Dive Brief:
- The U.S. Department of Labor (DOL) will, for the second time during the Trump adminsitration, propose new tip pooling and tip credit rules Oct. 8, according to a Federal Register announcement.
- The regulation, if finalized, will allow employers who do not take a tip credit against the minimum wage to operate a tip pool that includes employees who don't traditionally receive tips, according to a DOL press release. The rule also formalizes the agency's position on when an employer may take a tip credit for the time an employee in a tipped occupation performs non-tipped work, the agency said.
- Once published in the Federal Register, stakeholders will have 60 days to comment on the Notice of Proposed Rulemaking (NPRM).
Dive Insight:
This area of law has been a roller coaster for stakeholders in recent years.

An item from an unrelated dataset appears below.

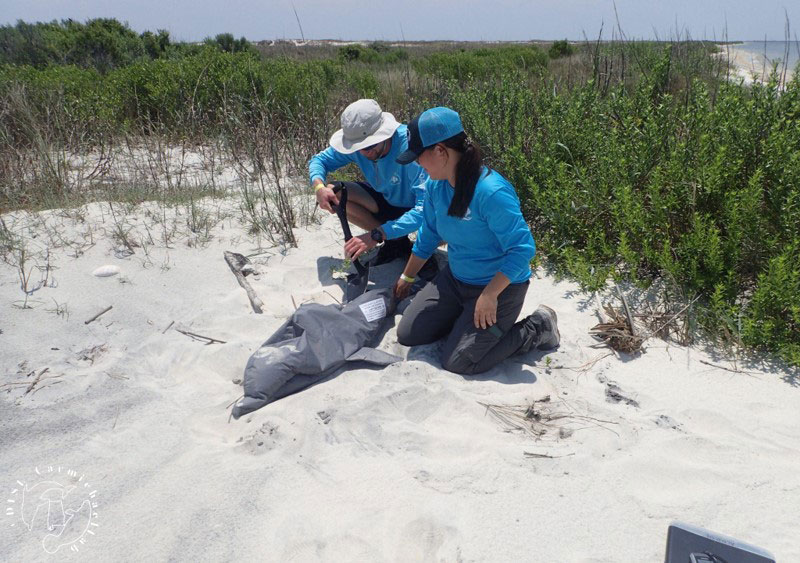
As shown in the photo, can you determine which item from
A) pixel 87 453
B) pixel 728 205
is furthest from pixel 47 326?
pixel 728 205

The agency issued regulations in 2011 under the Obama administration outlawing tip pools that included nontipped employees. The rule was aimed at closing a "loophole" that some employers used — paying minimum wage to all workers, enabling them to operate any tip pool they wanted, regardless of whether it met DOL's definition of a "valid" tip pool. Business groups sued and at least two federal appeals courts found the rule invalid. Another court disagreed, and the U.S. Supreme Court declined to resolve the split.

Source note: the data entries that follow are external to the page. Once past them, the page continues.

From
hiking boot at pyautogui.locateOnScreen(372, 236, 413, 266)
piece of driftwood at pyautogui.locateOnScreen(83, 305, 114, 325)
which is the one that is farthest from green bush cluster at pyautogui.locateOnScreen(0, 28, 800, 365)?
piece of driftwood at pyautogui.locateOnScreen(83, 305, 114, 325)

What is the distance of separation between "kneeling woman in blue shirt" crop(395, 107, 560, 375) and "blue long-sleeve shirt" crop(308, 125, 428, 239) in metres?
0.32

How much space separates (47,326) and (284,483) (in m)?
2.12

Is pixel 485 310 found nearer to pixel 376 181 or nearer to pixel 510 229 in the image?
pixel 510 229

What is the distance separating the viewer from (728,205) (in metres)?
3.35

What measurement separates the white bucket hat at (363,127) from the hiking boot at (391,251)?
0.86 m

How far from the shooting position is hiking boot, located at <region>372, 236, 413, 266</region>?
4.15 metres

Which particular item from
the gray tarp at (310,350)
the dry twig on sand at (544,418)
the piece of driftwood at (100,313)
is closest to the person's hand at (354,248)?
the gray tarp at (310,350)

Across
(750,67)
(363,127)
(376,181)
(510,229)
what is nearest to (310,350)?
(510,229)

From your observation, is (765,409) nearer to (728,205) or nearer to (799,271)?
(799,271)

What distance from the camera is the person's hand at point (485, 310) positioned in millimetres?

Once the Trump administration took office, it began the process to rescind the Obama-era rules, issuing an NPRM. Bloomberg BNA then reported that the agency omitted an internal analysis from its proposal — one that showed that workers would potentially lose out on billions in gratuities under the rule because it could have allowed employers to keep workers' tips for themselves. The agency's Office of Inspector General then initiated an audit of the Wage and Hour Division's process that is still ongoing, according to the office's most recent report to Congress.
In the meantime, DOL said it didn't have the authority to prohibit employers from keeping workers' tips, leading Congress to pass a law barring such actions and making the concerns moot.

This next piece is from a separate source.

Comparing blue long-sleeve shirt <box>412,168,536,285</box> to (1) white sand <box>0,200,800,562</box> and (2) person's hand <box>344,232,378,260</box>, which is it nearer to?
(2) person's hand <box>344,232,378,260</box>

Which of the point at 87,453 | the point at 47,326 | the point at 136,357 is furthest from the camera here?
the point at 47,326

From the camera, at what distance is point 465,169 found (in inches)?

Since then, the secretary of labor resigned following an unrelated controversy. The acting secretary promised a flurry of rulemaking before the end of the year, and the agency seems to be making good on that promise, first finalizing new overtime rules and now taking a second swing at a tip pooling rule just as President Donald Trump's second nominee for labor secretary takes the helm. If this latest proposal is finalized, employers will soon have some clarity on the issue, plus rules widely viewed as employer-friendly.